The most common requirement was for at least 3 years’ experience.   For example, a Data Privacy Analyst role required 3 – 5 years’ experience in a data privacy related role. A Senior Security and Privacy Analyst required a minimum 4-5 years’ Professional Services experience in Cyber / IT technical delivery, IT audit, internal controls, or risk management.

Even though privacy was mentioned within their titles, a number of roles seemed focused on cyber security rather than privacy skills, requiring only security experience.  For example, a ‘Cyber Security & Data Protection Officer’ required ‘strong knowledge of implementing security frameworks, standards, and best practices, e.g., Australian ISM, ISO27001, and GDPR. Along with this, you will have in-depth experience on Infrastructure Security design and deployments using cloud-native security services (Azure AD, Azure Security Center, Azure VNets, VNet-peering, NSG, Azure DDoS, Load Balancers, WAF, Storage security)’.

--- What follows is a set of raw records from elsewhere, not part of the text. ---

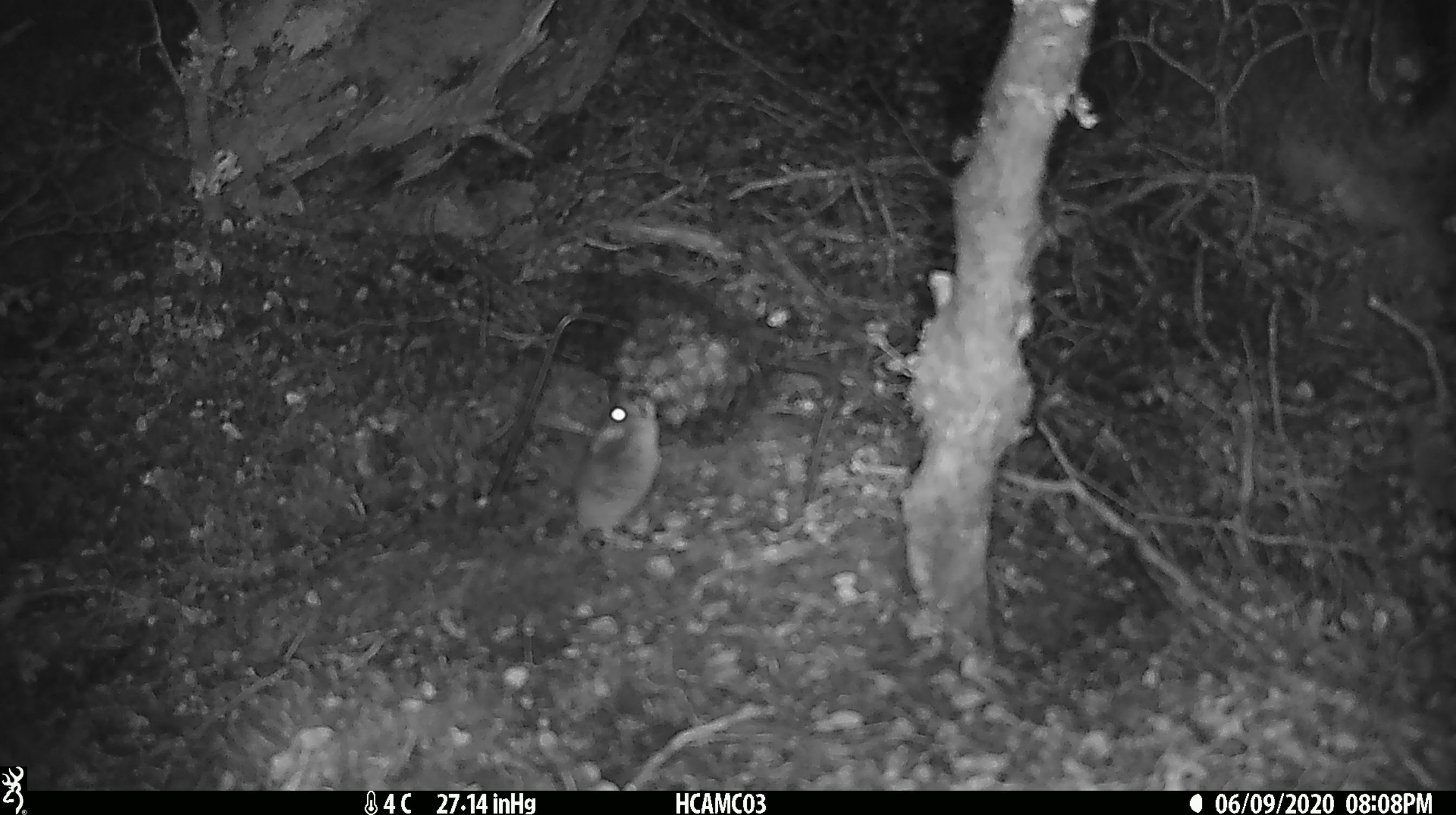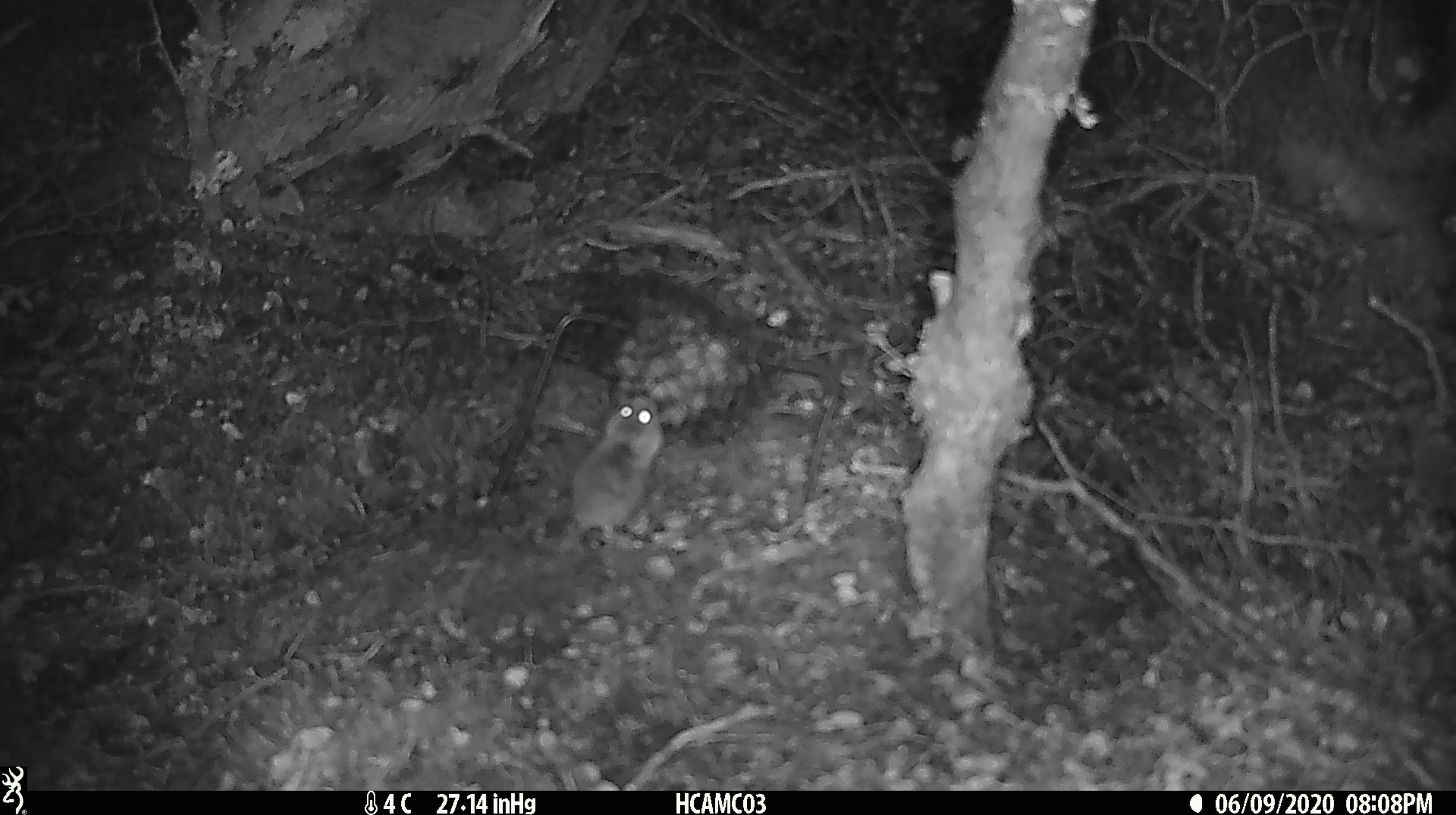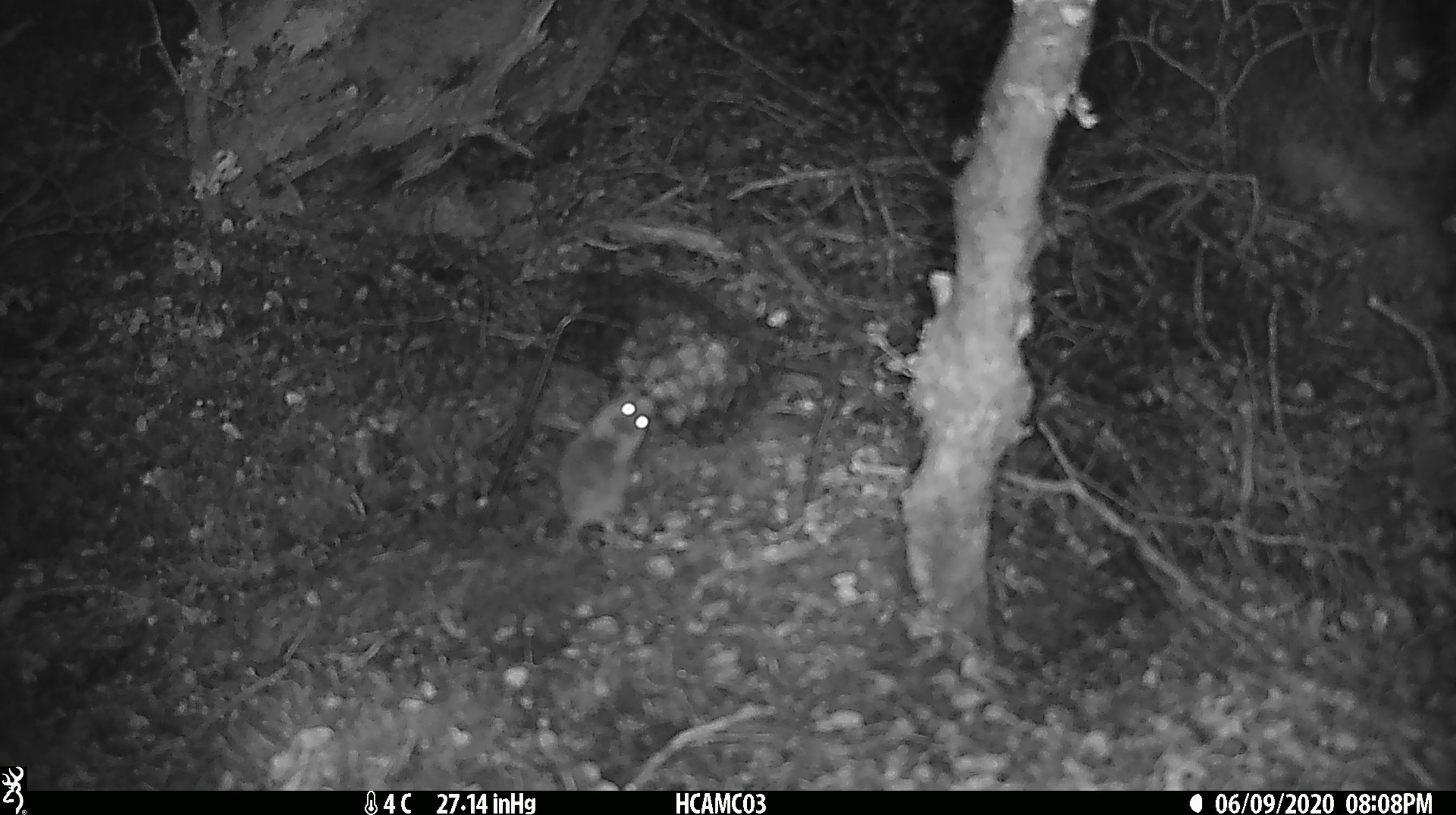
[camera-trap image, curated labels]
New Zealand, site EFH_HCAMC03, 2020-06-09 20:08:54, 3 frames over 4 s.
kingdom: Animalia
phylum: Chordata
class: Mammalia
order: Rodentia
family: Muridae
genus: Mus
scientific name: Mus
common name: mouse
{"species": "mouse (Mus)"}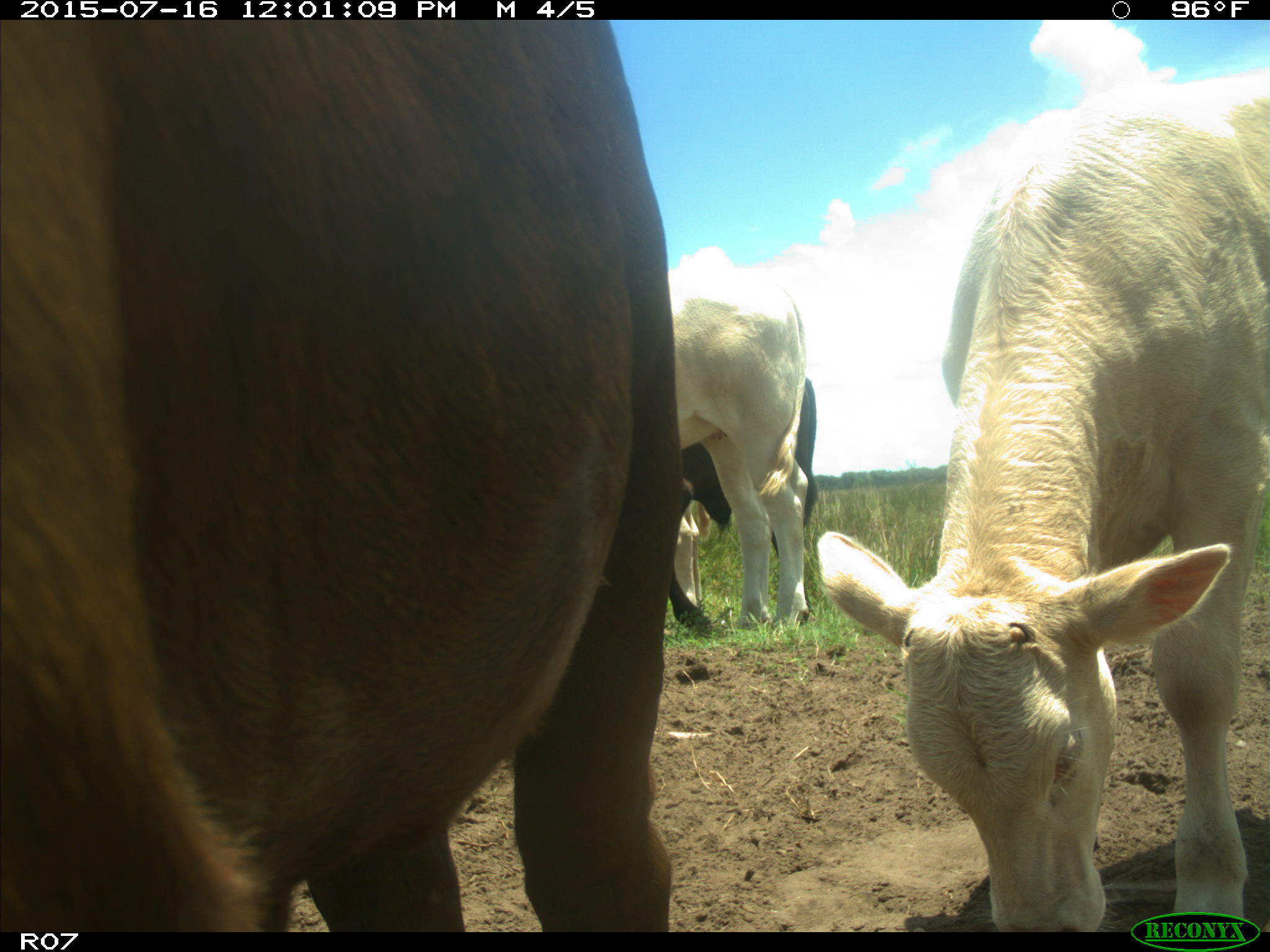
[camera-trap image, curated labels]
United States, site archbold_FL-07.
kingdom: Animalia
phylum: Chordata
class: Mammalia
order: Artiodactyla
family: Bovidae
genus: Bos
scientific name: Bos taurus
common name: domestic cow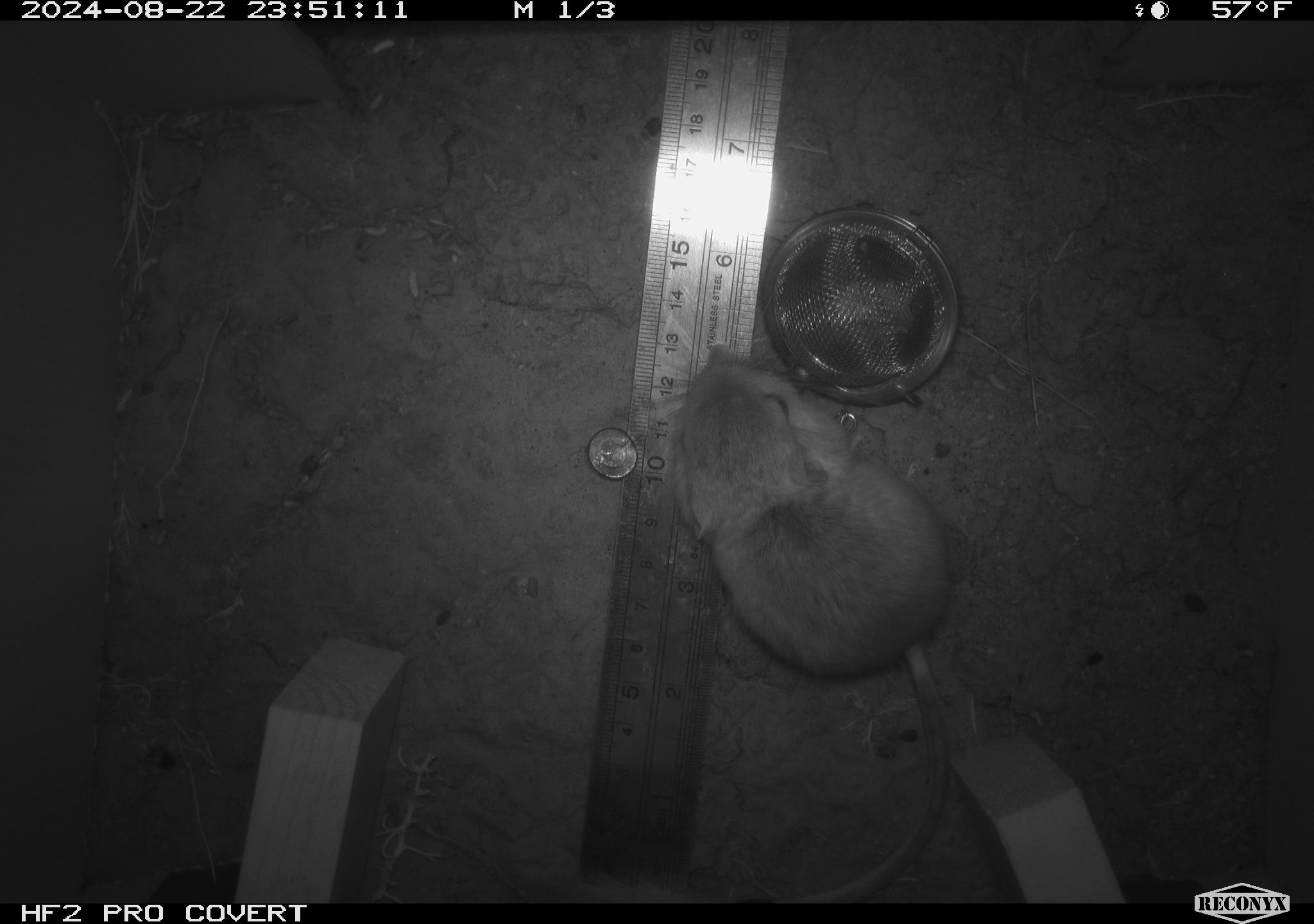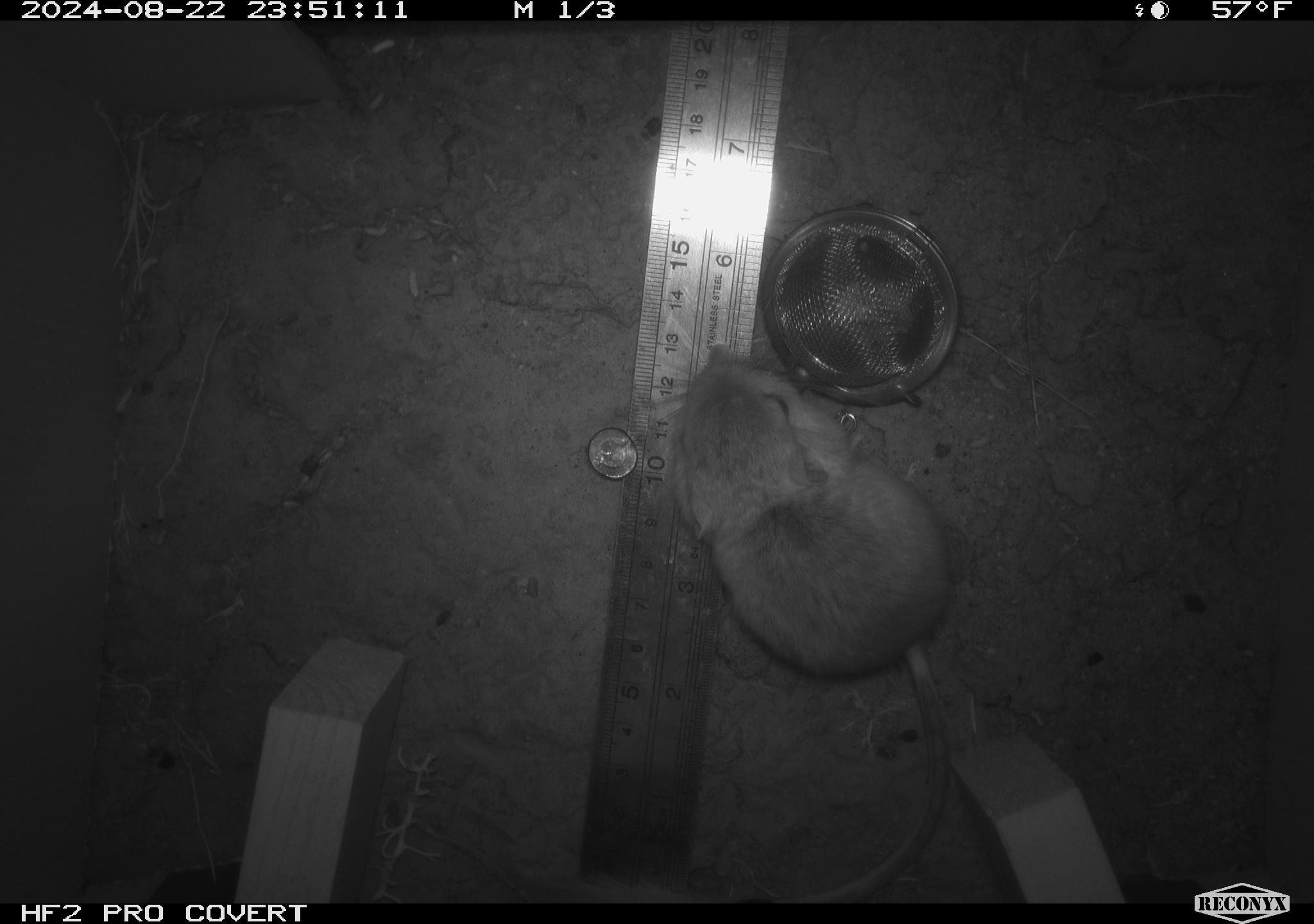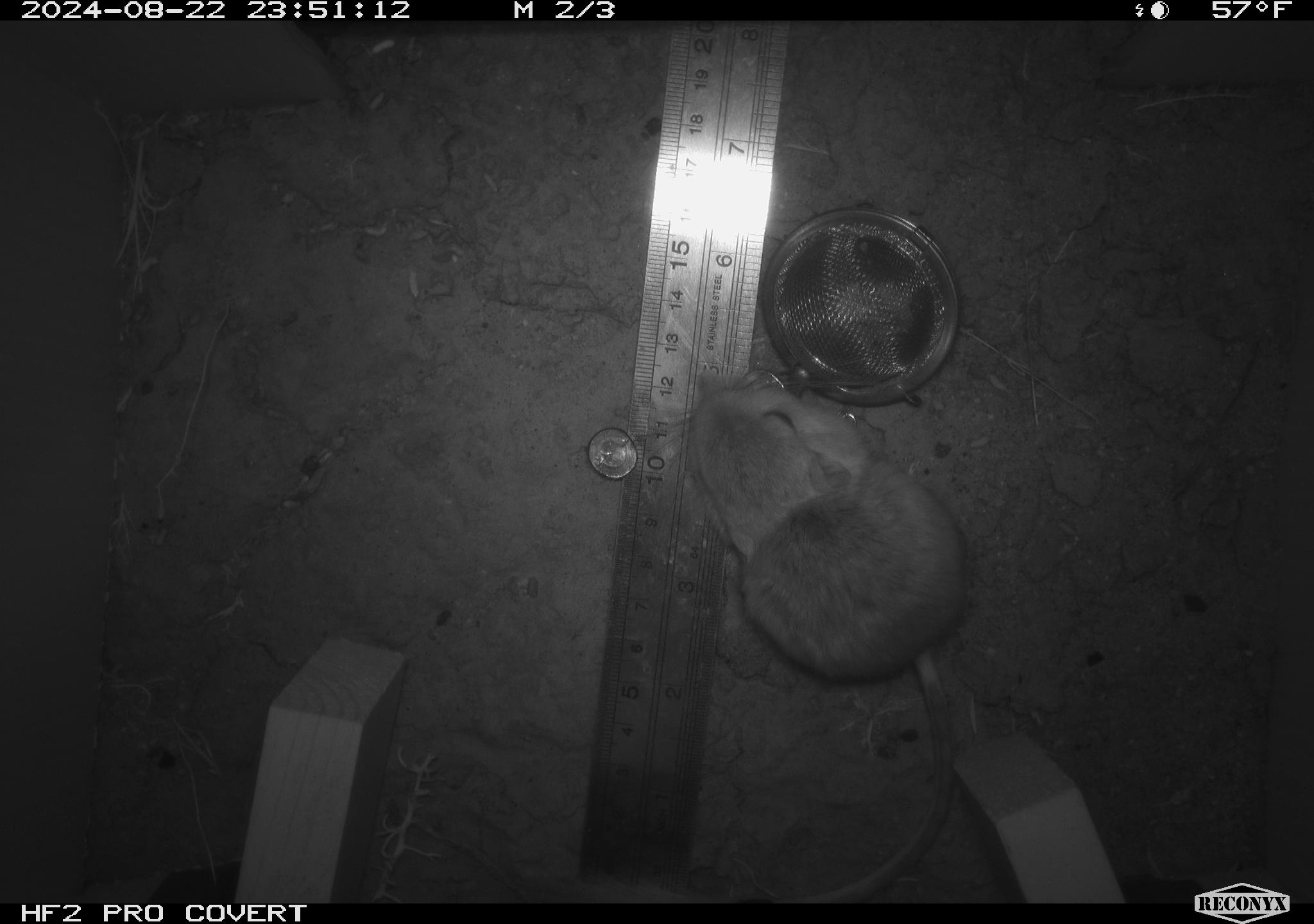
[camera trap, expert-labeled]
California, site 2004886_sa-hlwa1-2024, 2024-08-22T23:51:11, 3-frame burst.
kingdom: Animalia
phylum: Chordata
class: Mammalia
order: Rodentia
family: Heteromyidae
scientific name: Heteromyidae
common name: kangaroo rats and pocket mice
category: heteromyidae family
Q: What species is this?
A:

As discussed above, the advertising of roles requiring both privacy and data security skills indicates a conflation of data security and privacy responsibilities which may not be supported by the skills available in the marketplace.

Where a requirement for a tertiary qualification was specified it was for a law degree, where the role required legal skills, or in some cases computing degrees (for the more technical roles).

It is worth noting that none the advertised positions specifically referred to a requirement to hold any certification, including any IAPP certification (e.g. CIPM, CIPT or CIPP/E).

Our Analysis of Privacy Jobs in Australia

As part of our ongoing research into the state of the Australian privacy profession, Privacy 108 analyses the privacy job market, comparing on-line job adverts at a point of tine each quarter from December 2018, to September 2020.[1]  Job listings provide a useful snapshot into how both private and public sector organisations value privacy, the resources they are willing to commit to developing and managing privacy programs and to building their privacy maturity.

Our findings from the most recent data are summarised in this report.

[1] A list of all positions with either ‘privacy’ or ‘data protection’ in the title was compiled from jobs advertised on www.seek.com.au and www.indeed.com.au.